### Your instructions
Set down the following lines of the material exactly, starting with the line that contains "What is the extent" and going on through the line that contains "pixel 293 420, pixel".

— START OF Recorded information —

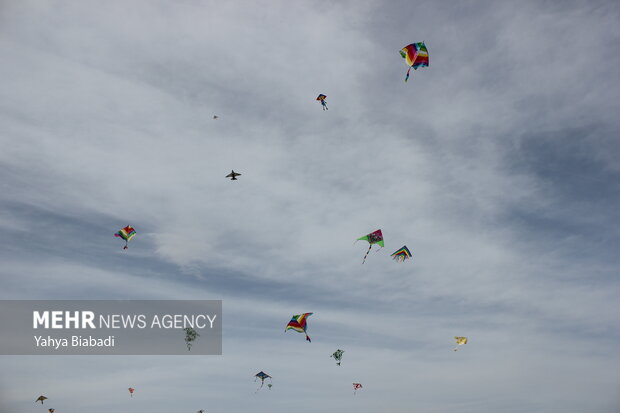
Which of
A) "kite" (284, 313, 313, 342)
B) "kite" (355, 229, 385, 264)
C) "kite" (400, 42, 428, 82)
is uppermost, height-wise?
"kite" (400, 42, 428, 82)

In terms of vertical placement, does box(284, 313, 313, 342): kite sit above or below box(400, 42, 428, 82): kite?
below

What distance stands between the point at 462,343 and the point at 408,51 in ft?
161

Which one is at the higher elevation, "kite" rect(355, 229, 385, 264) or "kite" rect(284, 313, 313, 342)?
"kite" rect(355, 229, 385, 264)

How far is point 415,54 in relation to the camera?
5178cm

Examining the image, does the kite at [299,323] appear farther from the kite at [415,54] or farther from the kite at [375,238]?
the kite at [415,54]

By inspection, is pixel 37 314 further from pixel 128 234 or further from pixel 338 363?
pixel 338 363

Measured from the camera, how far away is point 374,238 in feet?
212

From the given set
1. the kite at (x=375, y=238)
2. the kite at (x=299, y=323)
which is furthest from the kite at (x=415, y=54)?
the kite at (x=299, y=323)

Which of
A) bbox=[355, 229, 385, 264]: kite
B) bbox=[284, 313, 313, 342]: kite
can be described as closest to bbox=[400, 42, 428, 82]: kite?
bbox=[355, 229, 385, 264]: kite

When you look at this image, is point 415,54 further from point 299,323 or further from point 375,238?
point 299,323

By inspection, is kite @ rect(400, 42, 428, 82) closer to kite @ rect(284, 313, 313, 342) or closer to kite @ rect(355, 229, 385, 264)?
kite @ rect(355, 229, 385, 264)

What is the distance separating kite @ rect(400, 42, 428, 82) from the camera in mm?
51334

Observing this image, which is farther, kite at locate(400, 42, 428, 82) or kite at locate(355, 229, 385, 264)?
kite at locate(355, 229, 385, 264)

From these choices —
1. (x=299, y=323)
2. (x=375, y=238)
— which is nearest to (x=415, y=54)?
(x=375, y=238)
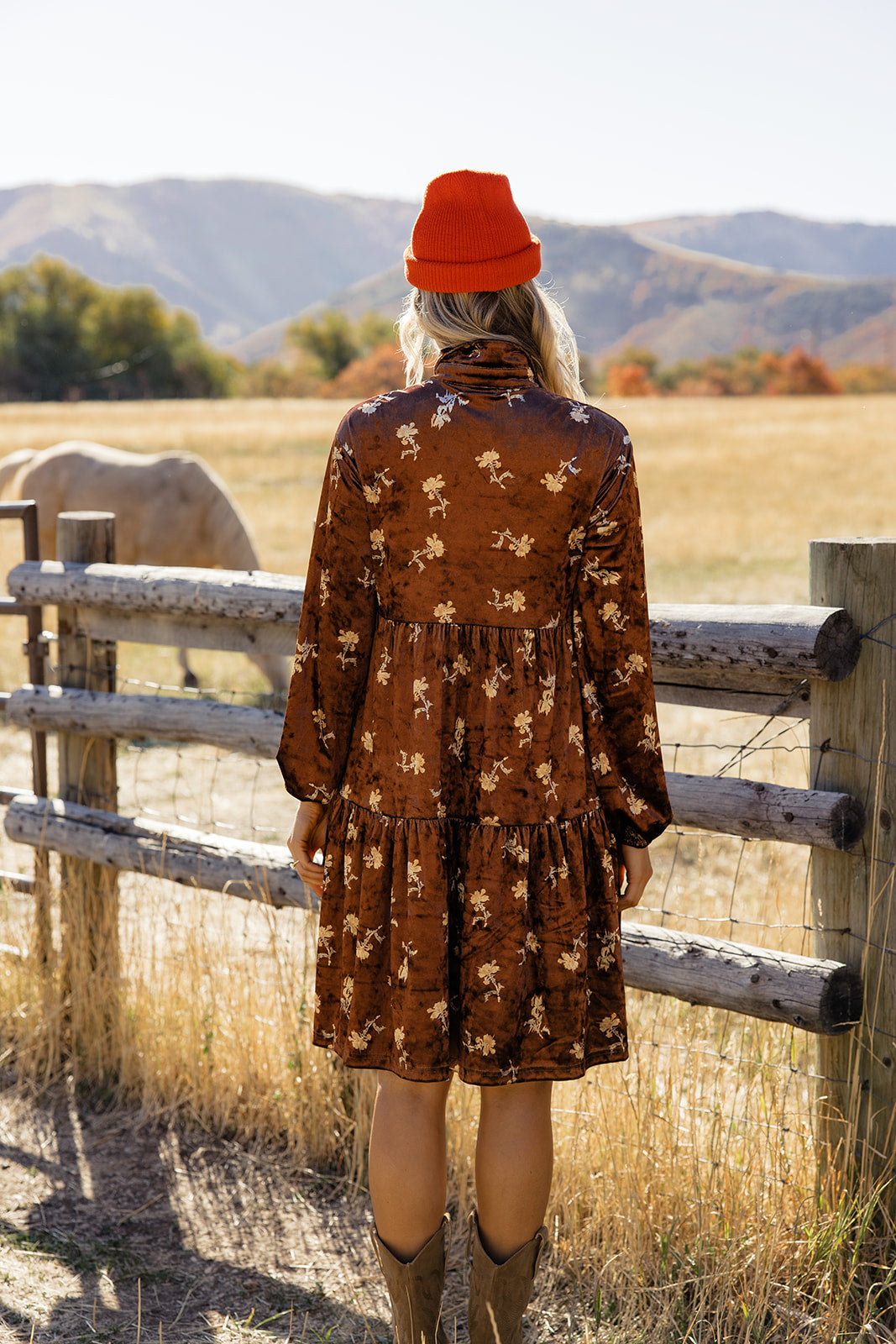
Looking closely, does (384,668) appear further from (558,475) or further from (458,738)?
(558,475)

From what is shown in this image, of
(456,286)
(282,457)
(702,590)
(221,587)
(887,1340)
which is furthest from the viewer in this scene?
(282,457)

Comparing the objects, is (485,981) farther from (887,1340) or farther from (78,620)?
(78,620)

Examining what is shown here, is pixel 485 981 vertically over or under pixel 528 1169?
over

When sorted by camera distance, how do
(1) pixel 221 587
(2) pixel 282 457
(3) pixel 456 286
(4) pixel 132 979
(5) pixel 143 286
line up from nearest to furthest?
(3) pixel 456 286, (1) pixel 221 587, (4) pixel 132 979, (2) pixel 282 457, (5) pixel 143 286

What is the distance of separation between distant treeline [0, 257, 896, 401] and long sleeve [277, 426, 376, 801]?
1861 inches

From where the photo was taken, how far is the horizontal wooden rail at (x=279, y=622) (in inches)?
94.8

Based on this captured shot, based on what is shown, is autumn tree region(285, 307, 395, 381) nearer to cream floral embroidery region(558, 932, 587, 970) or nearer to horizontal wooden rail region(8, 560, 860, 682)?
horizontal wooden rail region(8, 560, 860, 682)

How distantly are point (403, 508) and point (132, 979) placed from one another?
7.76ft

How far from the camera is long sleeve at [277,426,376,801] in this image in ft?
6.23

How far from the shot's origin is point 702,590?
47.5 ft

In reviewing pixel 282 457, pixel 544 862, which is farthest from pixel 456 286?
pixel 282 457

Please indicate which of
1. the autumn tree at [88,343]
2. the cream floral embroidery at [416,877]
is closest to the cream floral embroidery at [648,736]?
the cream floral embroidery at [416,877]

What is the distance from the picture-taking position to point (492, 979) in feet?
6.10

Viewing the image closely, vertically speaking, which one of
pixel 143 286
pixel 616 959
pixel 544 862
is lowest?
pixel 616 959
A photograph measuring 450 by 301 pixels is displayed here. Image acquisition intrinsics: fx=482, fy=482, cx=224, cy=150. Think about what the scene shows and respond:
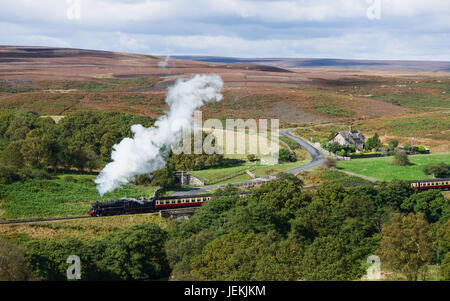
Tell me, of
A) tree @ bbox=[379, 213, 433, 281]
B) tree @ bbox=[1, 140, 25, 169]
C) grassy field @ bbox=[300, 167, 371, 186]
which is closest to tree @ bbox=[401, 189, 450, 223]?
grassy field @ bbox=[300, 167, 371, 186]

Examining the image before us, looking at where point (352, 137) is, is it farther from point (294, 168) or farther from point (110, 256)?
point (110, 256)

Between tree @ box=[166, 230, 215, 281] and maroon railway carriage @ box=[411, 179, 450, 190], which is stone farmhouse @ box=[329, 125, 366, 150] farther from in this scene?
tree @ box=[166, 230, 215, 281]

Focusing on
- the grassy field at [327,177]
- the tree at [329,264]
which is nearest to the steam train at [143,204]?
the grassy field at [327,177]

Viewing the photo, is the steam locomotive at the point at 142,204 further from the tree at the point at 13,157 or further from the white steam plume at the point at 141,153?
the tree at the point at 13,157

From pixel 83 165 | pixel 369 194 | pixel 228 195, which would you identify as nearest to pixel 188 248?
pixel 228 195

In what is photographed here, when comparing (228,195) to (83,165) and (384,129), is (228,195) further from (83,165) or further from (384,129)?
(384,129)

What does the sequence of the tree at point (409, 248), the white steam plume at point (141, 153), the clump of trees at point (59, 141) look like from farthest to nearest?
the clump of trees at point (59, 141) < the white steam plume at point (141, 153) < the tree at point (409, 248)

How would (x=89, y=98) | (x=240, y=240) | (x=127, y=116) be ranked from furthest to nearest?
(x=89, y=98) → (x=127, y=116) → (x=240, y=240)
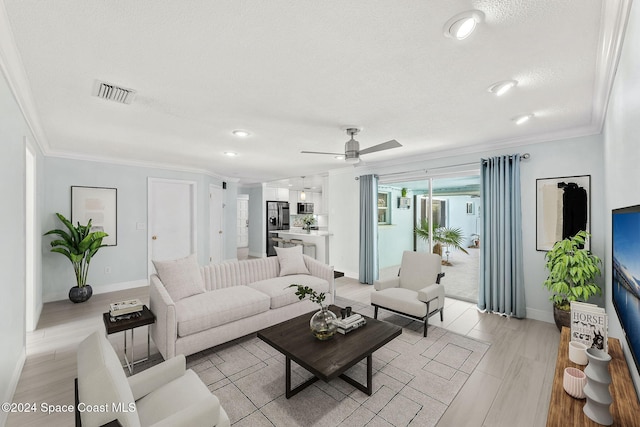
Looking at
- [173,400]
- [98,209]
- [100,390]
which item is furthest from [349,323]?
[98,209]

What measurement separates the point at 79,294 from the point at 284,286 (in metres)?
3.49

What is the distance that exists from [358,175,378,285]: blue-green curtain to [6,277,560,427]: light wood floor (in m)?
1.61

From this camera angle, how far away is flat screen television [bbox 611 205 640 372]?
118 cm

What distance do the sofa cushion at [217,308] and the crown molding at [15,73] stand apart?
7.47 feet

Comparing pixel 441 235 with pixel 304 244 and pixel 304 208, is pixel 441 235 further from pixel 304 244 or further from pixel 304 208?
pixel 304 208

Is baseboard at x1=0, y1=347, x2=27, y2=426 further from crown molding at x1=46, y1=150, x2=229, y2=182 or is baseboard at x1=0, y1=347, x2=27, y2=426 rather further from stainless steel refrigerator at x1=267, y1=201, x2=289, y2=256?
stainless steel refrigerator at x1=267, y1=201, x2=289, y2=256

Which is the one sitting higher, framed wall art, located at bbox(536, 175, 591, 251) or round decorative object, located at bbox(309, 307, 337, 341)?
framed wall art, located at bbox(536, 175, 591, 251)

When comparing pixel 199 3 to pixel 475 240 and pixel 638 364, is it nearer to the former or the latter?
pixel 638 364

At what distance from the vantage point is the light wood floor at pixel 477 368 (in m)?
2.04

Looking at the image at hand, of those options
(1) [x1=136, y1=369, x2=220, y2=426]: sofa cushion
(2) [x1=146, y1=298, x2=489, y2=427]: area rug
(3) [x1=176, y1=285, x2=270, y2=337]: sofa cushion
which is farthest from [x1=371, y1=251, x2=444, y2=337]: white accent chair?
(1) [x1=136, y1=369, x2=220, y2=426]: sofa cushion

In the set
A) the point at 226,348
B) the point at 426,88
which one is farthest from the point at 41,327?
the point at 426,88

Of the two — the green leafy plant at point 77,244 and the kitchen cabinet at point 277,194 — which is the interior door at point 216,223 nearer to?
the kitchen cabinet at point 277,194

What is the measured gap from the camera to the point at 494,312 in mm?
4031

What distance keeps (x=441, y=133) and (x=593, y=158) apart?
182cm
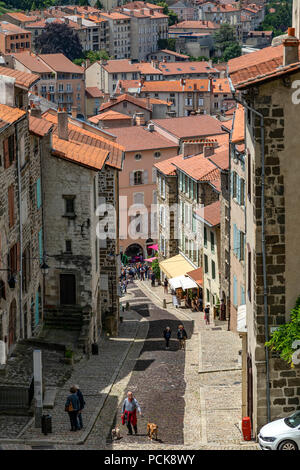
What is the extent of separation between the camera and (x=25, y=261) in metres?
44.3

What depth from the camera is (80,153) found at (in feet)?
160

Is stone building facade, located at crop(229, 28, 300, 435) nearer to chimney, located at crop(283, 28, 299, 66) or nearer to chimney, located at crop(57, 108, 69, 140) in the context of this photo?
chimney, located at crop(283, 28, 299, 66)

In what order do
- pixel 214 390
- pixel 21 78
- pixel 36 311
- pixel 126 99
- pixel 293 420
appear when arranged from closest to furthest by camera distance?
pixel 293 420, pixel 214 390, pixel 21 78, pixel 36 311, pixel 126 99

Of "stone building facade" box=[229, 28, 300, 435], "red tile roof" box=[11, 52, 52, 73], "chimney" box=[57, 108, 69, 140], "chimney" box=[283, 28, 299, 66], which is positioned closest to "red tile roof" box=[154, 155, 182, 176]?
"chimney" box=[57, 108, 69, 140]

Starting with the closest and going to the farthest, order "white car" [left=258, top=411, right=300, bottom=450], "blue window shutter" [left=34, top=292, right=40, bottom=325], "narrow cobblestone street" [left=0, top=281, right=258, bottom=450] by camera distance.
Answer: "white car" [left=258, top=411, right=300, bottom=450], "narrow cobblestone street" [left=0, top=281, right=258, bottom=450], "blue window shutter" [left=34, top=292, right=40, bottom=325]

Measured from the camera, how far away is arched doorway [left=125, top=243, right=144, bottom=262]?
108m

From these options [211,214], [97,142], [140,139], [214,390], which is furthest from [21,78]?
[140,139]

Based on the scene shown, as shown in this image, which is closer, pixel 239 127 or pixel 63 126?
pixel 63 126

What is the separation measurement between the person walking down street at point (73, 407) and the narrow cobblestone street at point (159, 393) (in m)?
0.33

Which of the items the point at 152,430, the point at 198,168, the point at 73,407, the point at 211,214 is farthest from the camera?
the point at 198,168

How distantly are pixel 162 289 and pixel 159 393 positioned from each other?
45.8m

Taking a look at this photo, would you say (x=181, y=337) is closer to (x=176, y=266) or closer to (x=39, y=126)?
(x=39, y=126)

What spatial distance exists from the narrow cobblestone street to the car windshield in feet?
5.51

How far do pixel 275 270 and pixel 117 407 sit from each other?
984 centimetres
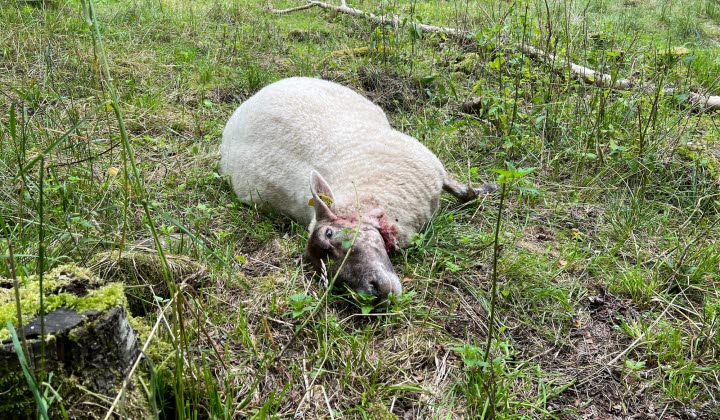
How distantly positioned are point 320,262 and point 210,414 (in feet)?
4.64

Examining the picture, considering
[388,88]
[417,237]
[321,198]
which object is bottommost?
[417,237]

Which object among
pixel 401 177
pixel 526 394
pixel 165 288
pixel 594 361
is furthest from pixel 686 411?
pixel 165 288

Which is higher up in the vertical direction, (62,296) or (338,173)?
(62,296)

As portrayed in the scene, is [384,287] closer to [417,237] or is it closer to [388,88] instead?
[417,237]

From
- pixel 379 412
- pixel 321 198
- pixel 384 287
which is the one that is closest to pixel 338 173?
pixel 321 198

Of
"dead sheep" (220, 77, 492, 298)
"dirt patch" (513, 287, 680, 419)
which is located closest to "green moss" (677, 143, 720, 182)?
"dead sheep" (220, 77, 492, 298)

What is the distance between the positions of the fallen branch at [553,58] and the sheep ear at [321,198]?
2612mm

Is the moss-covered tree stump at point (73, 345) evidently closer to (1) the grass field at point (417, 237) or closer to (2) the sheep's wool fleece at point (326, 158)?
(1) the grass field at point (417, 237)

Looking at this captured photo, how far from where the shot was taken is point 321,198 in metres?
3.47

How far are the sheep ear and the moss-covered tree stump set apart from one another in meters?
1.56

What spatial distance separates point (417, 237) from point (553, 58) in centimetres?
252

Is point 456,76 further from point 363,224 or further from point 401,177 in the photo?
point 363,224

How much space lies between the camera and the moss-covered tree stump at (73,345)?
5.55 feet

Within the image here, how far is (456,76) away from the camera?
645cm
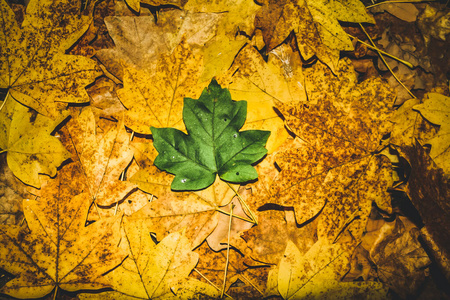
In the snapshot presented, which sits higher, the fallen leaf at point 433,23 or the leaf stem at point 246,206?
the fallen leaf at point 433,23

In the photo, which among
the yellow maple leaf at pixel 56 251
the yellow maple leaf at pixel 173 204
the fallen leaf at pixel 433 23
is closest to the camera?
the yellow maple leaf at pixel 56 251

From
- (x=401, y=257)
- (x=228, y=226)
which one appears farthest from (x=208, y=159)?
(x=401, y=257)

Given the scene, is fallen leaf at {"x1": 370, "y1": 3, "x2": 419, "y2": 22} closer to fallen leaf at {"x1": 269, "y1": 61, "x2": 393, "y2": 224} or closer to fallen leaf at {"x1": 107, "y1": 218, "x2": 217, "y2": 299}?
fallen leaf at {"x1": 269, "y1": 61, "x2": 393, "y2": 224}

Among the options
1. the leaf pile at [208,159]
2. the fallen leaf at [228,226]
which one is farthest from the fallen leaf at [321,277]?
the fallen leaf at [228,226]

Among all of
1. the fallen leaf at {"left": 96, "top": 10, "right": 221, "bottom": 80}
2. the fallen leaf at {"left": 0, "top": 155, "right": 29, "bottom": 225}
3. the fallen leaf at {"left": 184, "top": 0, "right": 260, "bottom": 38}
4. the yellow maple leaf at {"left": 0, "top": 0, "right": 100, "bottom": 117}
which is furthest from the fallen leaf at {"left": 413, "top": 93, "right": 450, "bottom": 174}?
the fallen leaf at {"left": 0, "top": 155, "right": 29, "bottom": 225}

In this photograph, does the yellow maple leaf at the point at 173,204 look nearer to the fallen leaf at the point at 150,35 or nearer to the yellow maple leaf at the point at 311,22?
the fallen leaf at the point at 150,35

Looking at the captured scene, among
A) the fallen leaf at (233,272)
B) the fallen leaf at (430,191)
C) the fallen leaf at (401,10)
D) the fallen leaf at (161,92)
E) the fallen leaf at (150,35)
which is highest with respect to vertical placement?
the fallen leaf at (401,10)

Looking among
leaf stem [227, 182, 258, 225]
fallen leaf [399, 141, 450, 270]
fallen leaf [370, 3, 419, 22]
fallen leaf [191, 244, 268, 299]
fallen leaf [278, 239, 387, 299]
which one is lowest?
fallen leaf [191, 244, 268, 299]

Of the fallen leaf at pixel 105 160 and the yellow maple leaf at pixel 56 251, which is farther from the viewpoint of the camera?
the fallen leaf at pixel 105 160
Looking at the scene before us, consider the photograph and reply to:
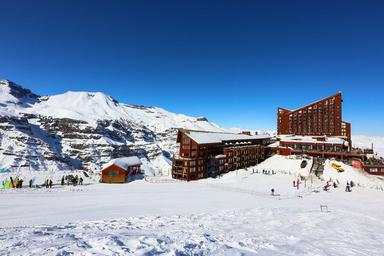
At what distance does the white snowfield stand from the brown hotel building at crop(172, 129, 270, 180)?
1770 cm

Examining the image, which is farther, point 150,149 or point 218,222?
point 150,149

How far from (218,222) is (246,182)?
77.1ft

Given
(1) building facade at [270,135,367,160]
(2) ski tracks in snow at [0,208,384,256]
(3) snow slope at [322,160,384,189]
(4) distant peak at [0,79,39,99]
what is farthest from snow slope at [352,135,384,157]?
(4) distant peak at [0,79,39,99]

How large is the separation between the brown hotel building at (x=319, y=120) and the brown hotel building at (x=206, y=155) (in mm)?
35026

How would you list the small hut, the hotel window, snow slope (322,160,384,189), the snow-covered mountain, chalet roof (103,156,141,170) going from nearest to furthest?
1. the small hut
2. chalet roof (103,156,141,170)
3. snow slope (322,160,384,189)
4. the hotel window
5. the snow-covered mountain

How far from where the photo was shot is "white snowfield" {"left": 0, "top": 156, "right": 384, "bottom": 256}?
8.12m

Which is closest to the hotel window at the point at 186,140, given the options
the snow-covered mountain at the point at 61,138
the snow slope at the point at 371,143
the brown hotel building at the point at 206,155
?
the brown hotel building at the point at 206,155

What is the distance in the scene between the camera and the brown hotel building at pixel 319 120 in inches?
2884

— END OF Recorded information —

### Solution for this task
What is the extent of separation between the camera and (x=25, y=261) in metres?
44.3

What depth from the camera is (80,153) found at (in feet)?
160

Is stone building facade, located at crop(229, 28, 300, 435) nearer to chimney, located at crop(283, 28, 299, 66) or nearer to chimney, located at crop(57, 108, 69, 140) in the context of this photo?
chimney, located at crop(283, 28, 299, 66)

In what order do
- pixel 214 390
- pixel 21 78
- pixel 36 311
- pixel 126 99
- pixel 293 420
appear when arranged from closest to furthest by camera distance?
pixel 293 420, pixel 214 390, pixel 21 78, pixel 36 311, pixel 126 99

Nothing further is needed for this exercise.